This post first appeared on the Ziauddin University Atlas.
When the same eyes that have once looked at you with adoration haze into a struggle for recognition, it does a little more than break your heart, doesn’t it?
Dementia, described in simple terms as a disruption of the brain’s functioning leading to behavioural changes and loss of memory, is easily – and sadly – one of the hardest ailments to deal with, simply because of the emotional implications for the patients and their families.
The ageing patient might not recognise who you are. They may think it’s the winter of 2012; you tell them it’s 2018 and the heat wave is bad this time. You cut out a few slices of a rosy apple for them and they will keep it in their mouth – chewing and swallowing long forgotten – till you chide yourself for not giving them an easy-to-swallow meal of mashed bananas and warm soup. Your back may ache from helping them move around because sometimes, they may just forget that walking requires you to move a leg. They will be irritable, anxious, confused. But so will you. They will see the shadow of a man where your favourite curtains hang and they will tell you how their dead relatives came to visit them. They may occasionally get scared because they will feel ants and mice scurrying around their bed.
But it’s okay. It really is.
They say old age is synonymous to infancy and it’s very, very true. The same unconditional love and inexhaustible patience that was once lavished upon you needs to come full circle; they need you the way you once needed them. And the kindest way to show them this love is by honouring them and giving them a life of dignity.
Medications will definitely do what they are supposed to do but let us not undermine the power of some psychological management here.
What can you – as a family – do to give them a life of dignified comfort? Here are just a few out of the many things that you can do:
- Talk to them gently, patiently, respectfully.
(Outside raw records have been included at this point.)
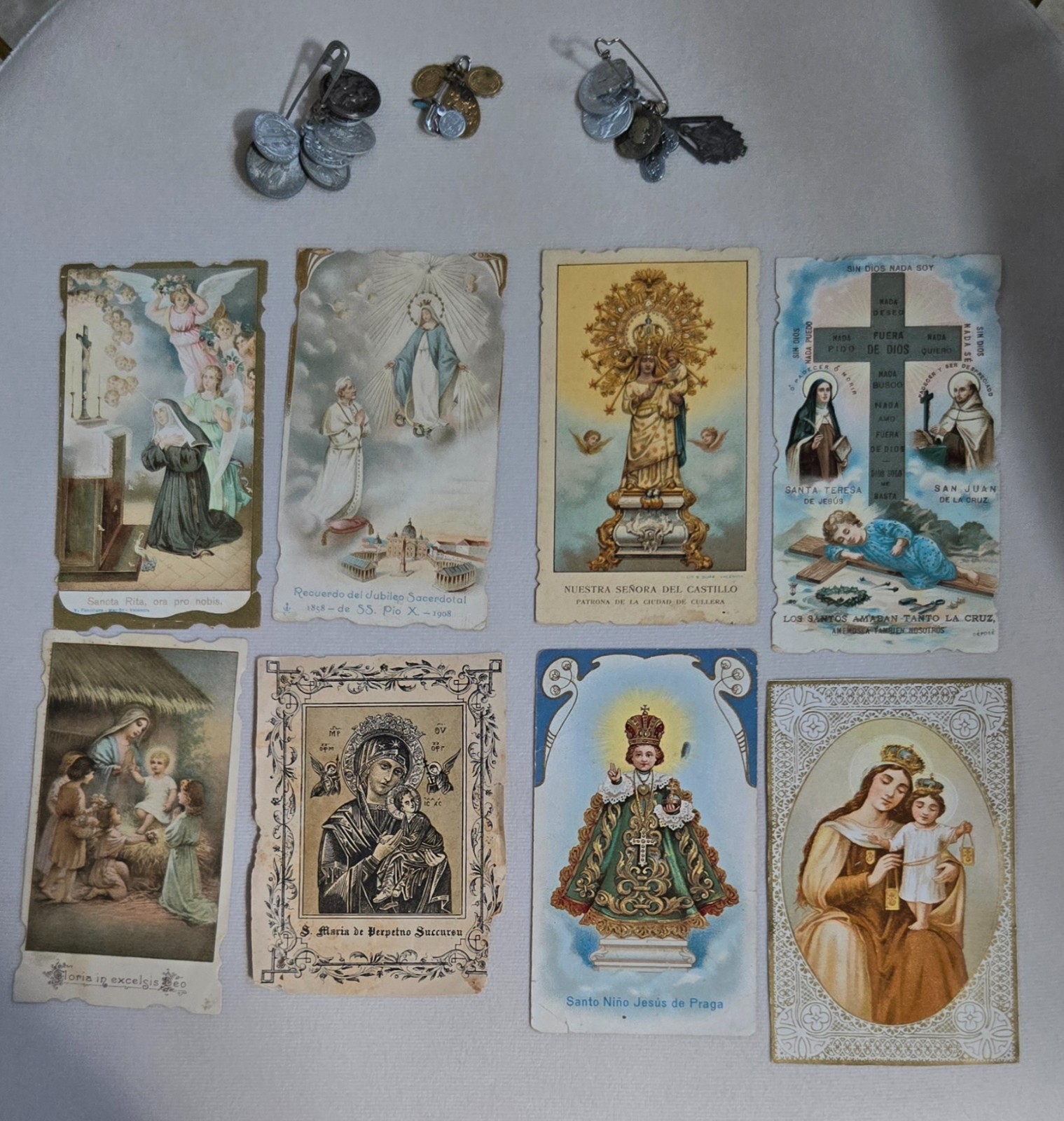 8 Antique Catholic Prayer Cards and 19 Medals from San Sebastian, Spain 8 Antique Catholic Prayer Cards and 19 Medals from San Sebastian, Spain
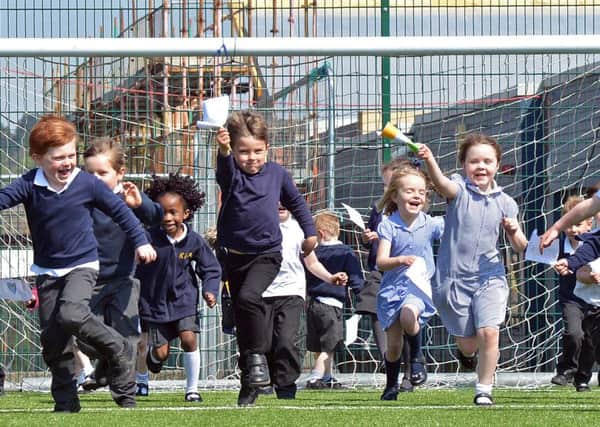 Kirkliston Primary pupils enjoy their new 3G pitch. Picture: Jon Savage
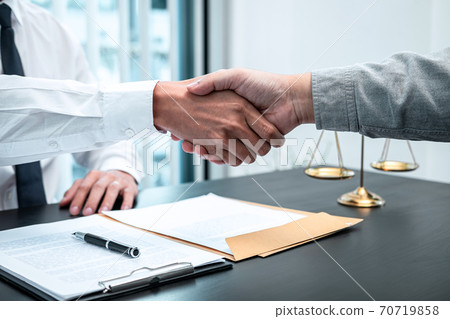 Male lawyer shaking hands with client after good deal negotiation cooperation meeting in courtroom 70719858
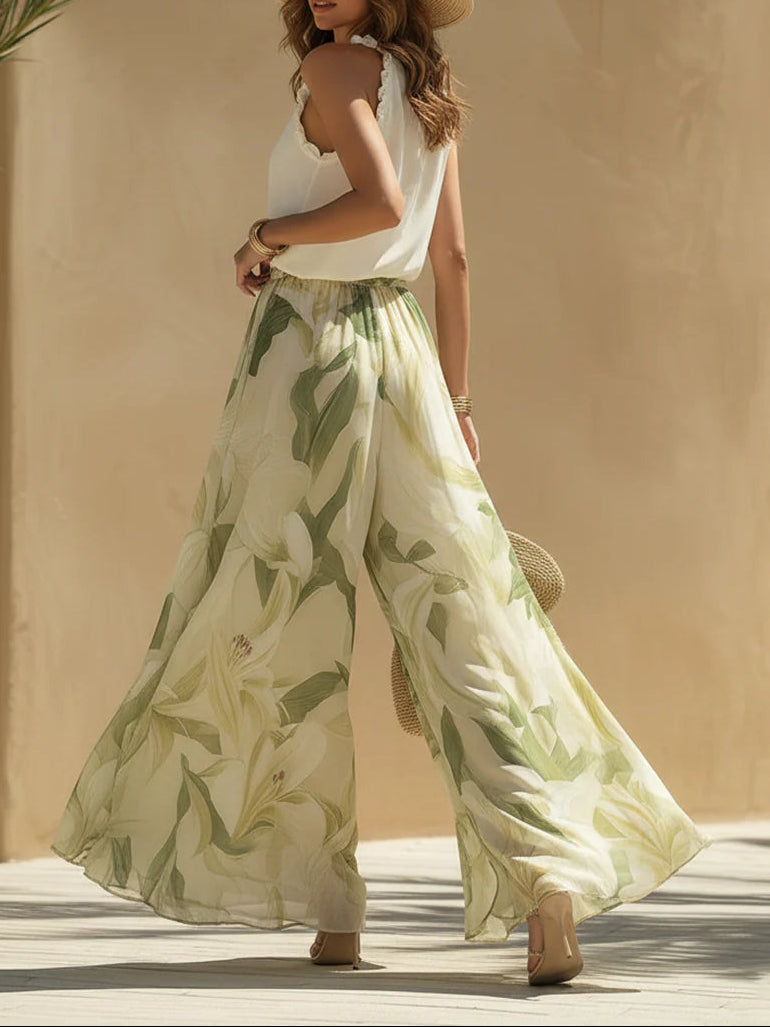 Cinzia - Completo da vacanza con top in chiffon senza maniche e volant e pantaloni a stampa di gigli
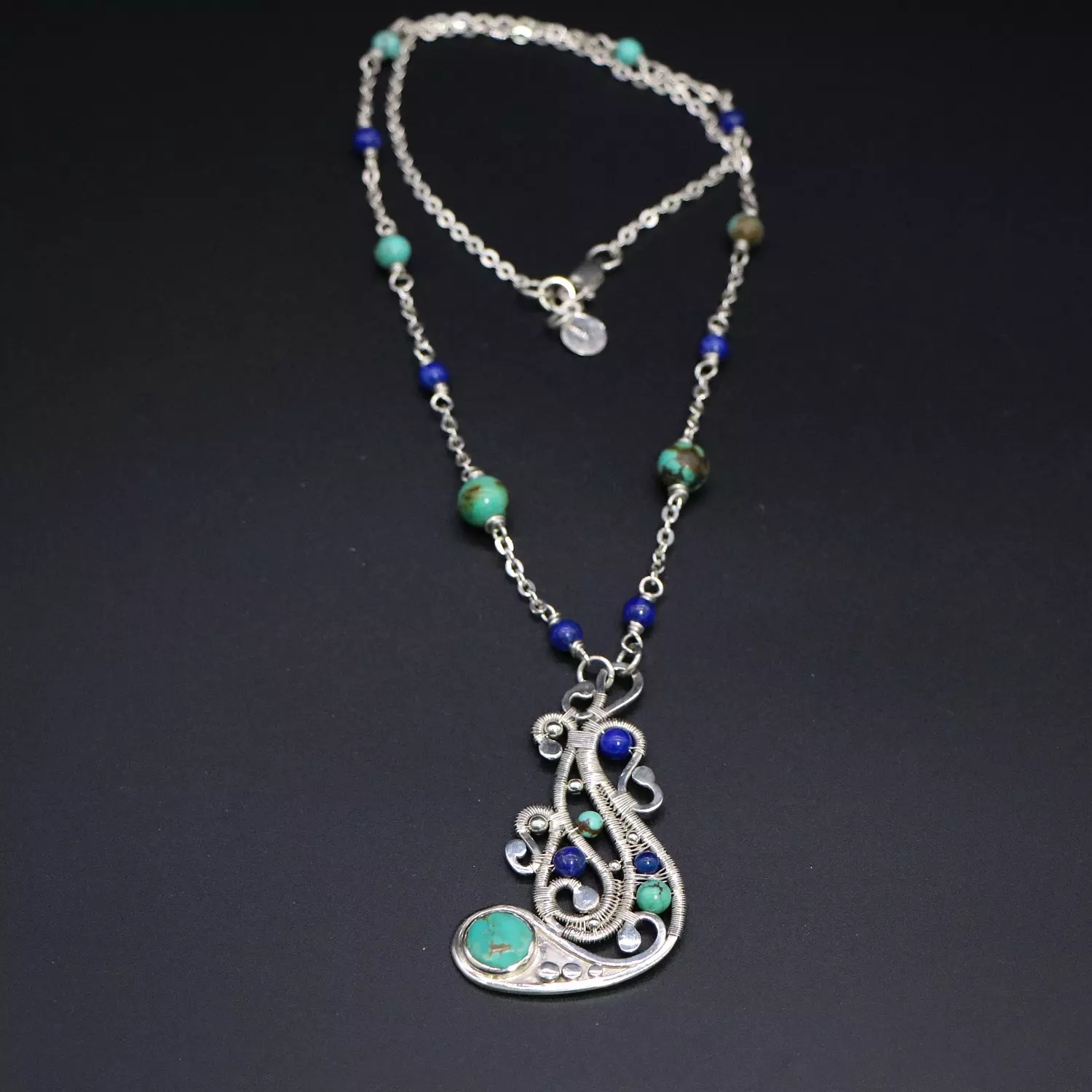 Wire wrapped silver necklace with turquoise and Lapis lazuli gemstones. 1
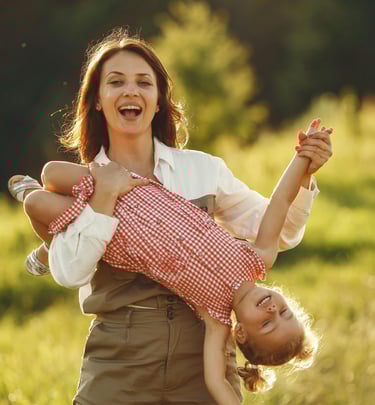 happy mom and child playing together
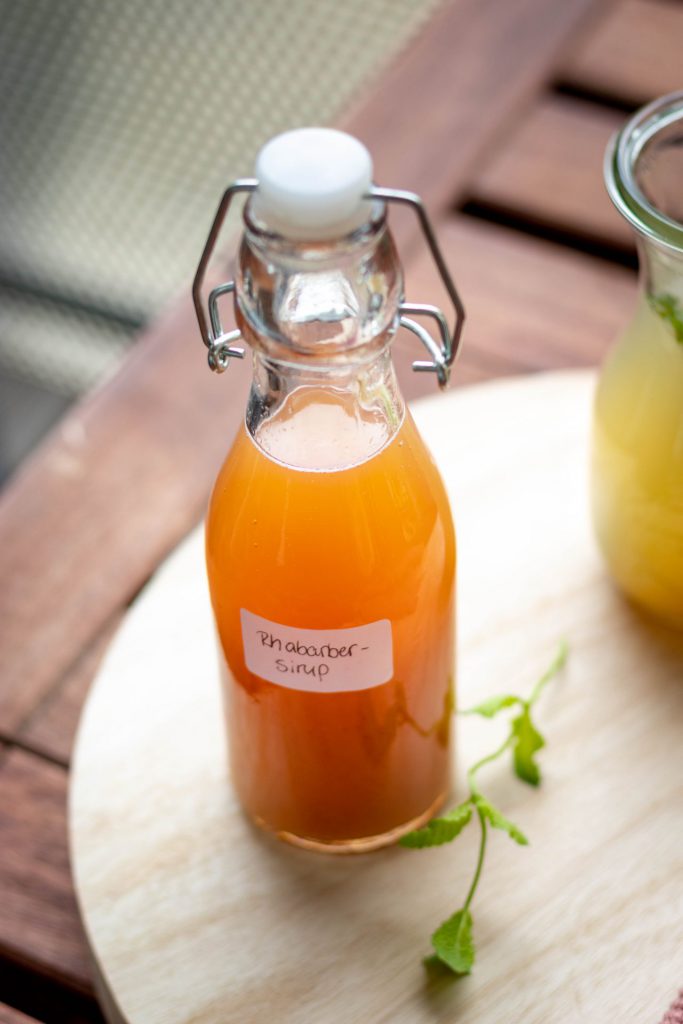 Eine Flasche Rhabarbersirup auf einem Holztablett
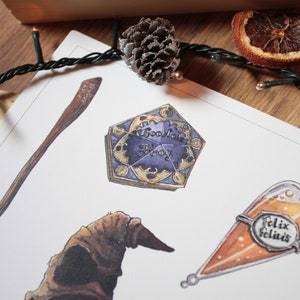 Op de afbeelding: Een witte kaart met illustraties van verschillende Harry Potter-thema-items, waaronder een chocolade kikker doos, een Sorteerhoed, een toverstaf, een fles Felix Felicis en een gouden snitch. De kaart ligt op een houten oppervlak met een dennenappel en een gedroogde sinaasappelschijf.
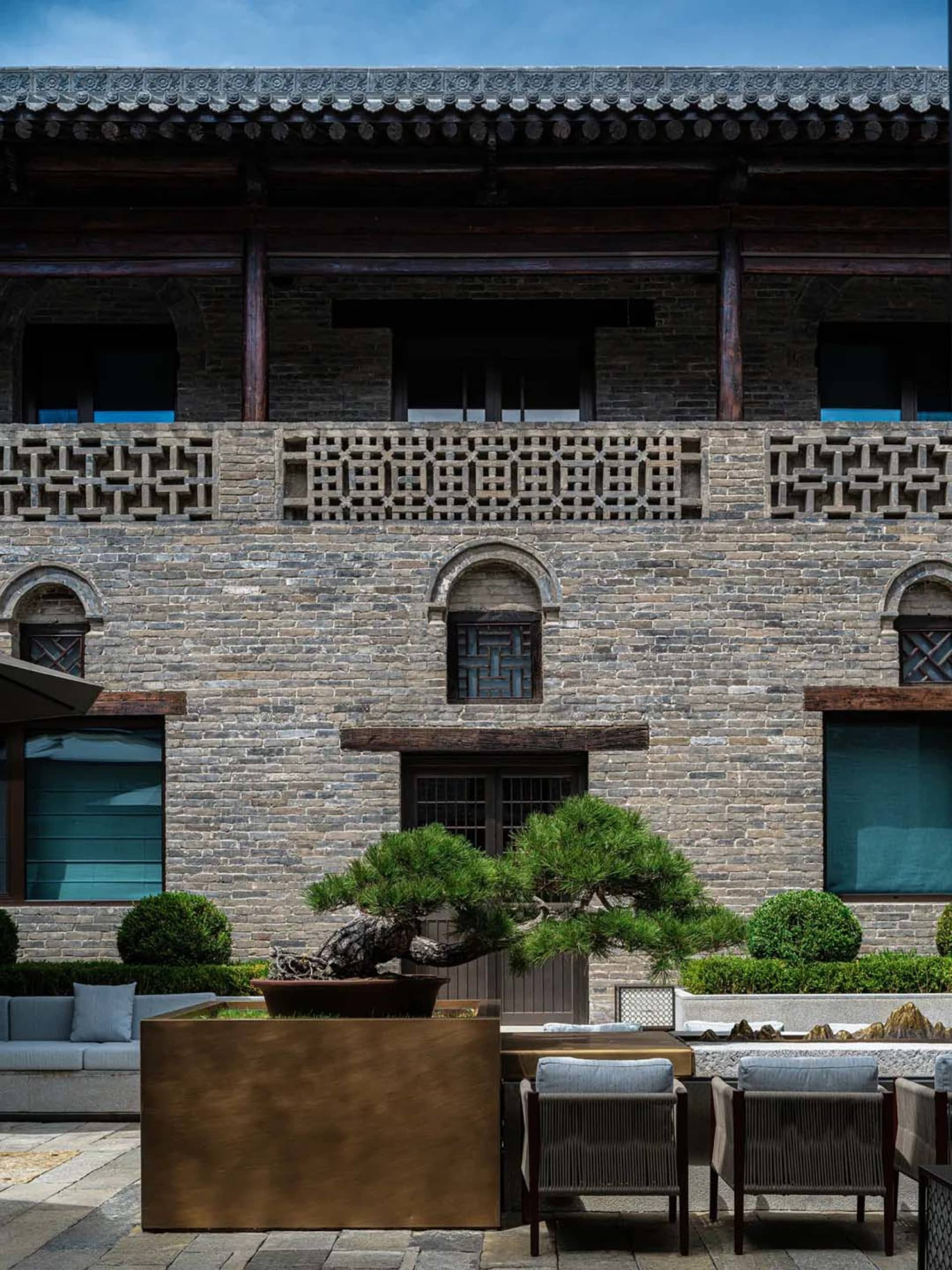 A stone building with a brick facade, adorned with windows, set against a city backdrop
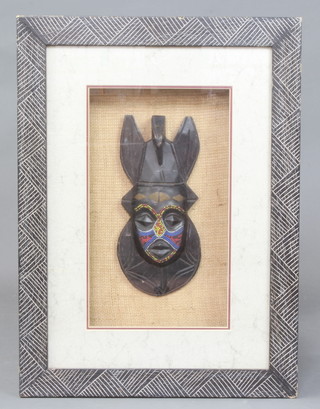 A carved African mask with bead work decoration contained in a carved hardwood frame 70cm x 52cm 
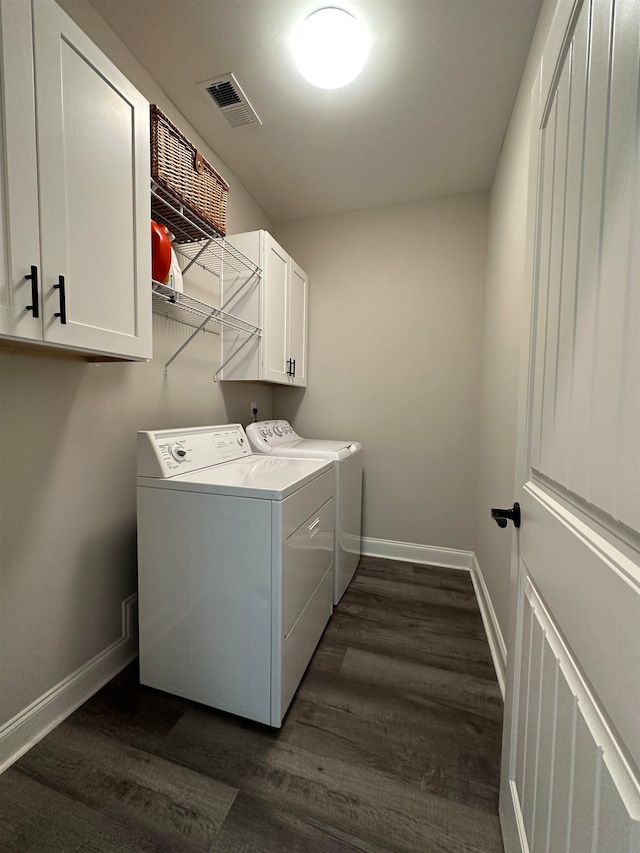 washroom featuring dark hardwood / wood-style floors, cabinets, and separate washer and dryer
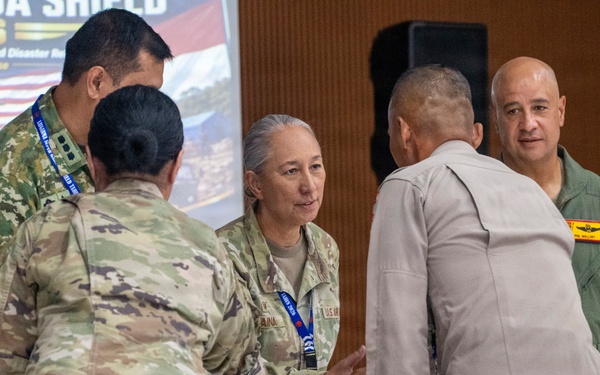 Military personnel from multiple nations are gathered at the Garuda Shield 2026 Humanitarian Assistance and Disaster Relief Tabletop Exercise, held at SESKO TNI, Bandung, starting August 31. Several uniformed individuals are engaged in conversation and what appears to be a document or certificate exchange. The event involves both U.S. military personnel in OCP camouflage and individuals in other military uniforms, suggesting a multinational joint exercise.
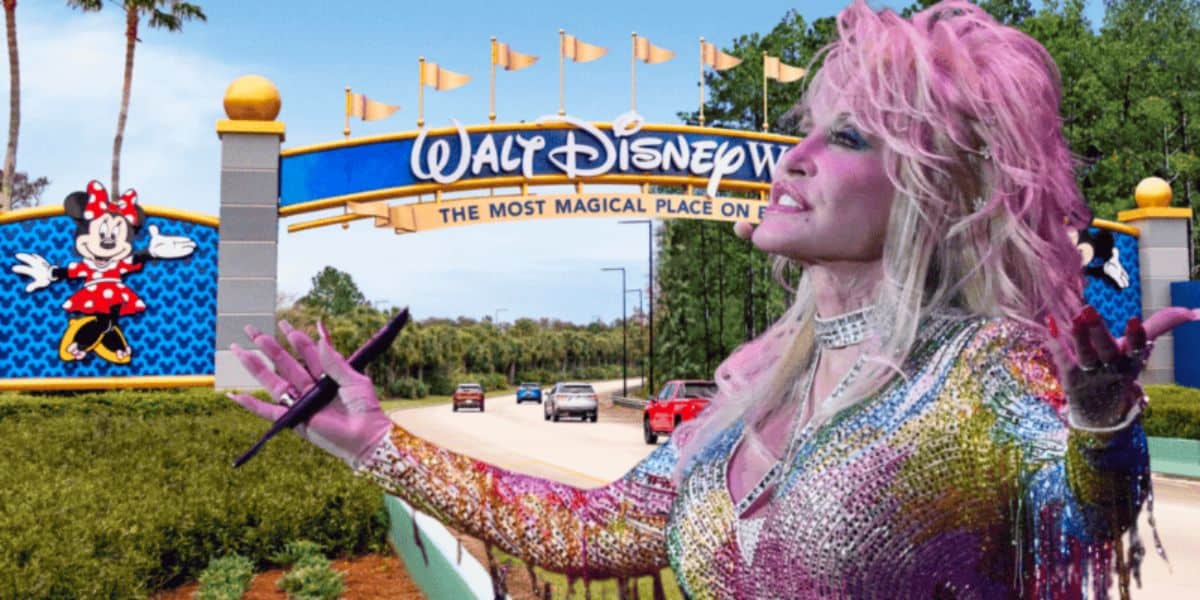 A vibrant figure with blonde hair and a colorful outfit stands in front of the entrance arch to Walt Disney World, which features the park's name and slogan, "The Most Magical Place on Earth." The road beneath the arch is lined with greenery, and cars are visible.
If you are talking about them in their presence, say, “Mom is not feeling too good, we need to see her doctor,” instead of “She’s not feeling too good so we need to take her to the doctor.”
- Greet them cheerfully whenever you see them. Introduce yourself if they fail to recognise you.
- Place a large wall clock in the room. Tell them what day and time it is.
- To reduce the risk of trips and falls, don’t clutter the room.
- Keep the room well-ventilated, but dimly lit. Too much light in the room can aggravate their anxiety.
- Keep your conversations short and simple. Avoid lengthy sentences that may agitate them. Speak slowly, using simple words.
- Be patient when they repeat certain phrases or ask the same questions again and again.
- Engage them in easy, manageable activities that they can enjoy.
- Do not, at any cost, blame them for being ‘lazy’, ‘dramatic’, or ‘uncaring’. It’s not their choice. Remain calm if you tend to get frustrated.
- Be attentive to their body language.
- Don’t stand too close to them while talking. It may intimidate them.
- Include the person in conversations instead of speaking on their behalf or completing sentences for them.
- Listen to the person. Give them plenty of time, pay attention to their feelings.
One of the gravest mistakes that you can make, however, is self-neglect. It’s important to acknowledge your own needs, too, and look after your own health. You can not be expected to look after someone else when you yourself are not at your best. Eat well, keep yourself hydrated, have a strong support system that you can turn to when in need. Denying yourself help will not make you more responsible or the more loving one, it’s natural and only necessary.
Dementia is not easy to deal with; it’s painful, it’s cruel, it’s heartbreaking. There will be many tears of frustration, a few of helplessness, some out of fear. There will be more than a few sighs of exhaustion and quite a few breakdowns. You will begin to question everything – why is it happening to you, when will it all be okay, does God even exist? You might even look enviously at your friends enjoying fancy meals when each of your own are caught in a hurry, haunted by thoughts of a questionable prognosis and the sad reality that your elderly loved one is no longer able to share their favourite meals with you. Your own anxiety will become a frequent visitor, and your life will have taken a path different from those around you. But it’s okay, it’s really going to be okay. You will – in your own capacity, at your own speed – grow; you will learn to master the art of patience, you will learn new skills as you care for your loved one, you will strengthen relationships. You will also feel your heartbreak – first all at once, then over and over again at each missed reflex and each reminder of where this could lead to – before you feel it soften into a much kinder, more compassionate, more emphatic one that will have learnt to call out to its Lord as a form of self-reliance. And it’s very advisable to reach out to a professional or to support groups to deal with your own caring mechanism.
So as you and your loved one gracefully transition from fighters into survivors, remember that the crux of human life lies in its dignity, in love, in kindness. Sometimes, medicines and doctors are not enough.
The sun was created to set but the morning is also a beautiful reality.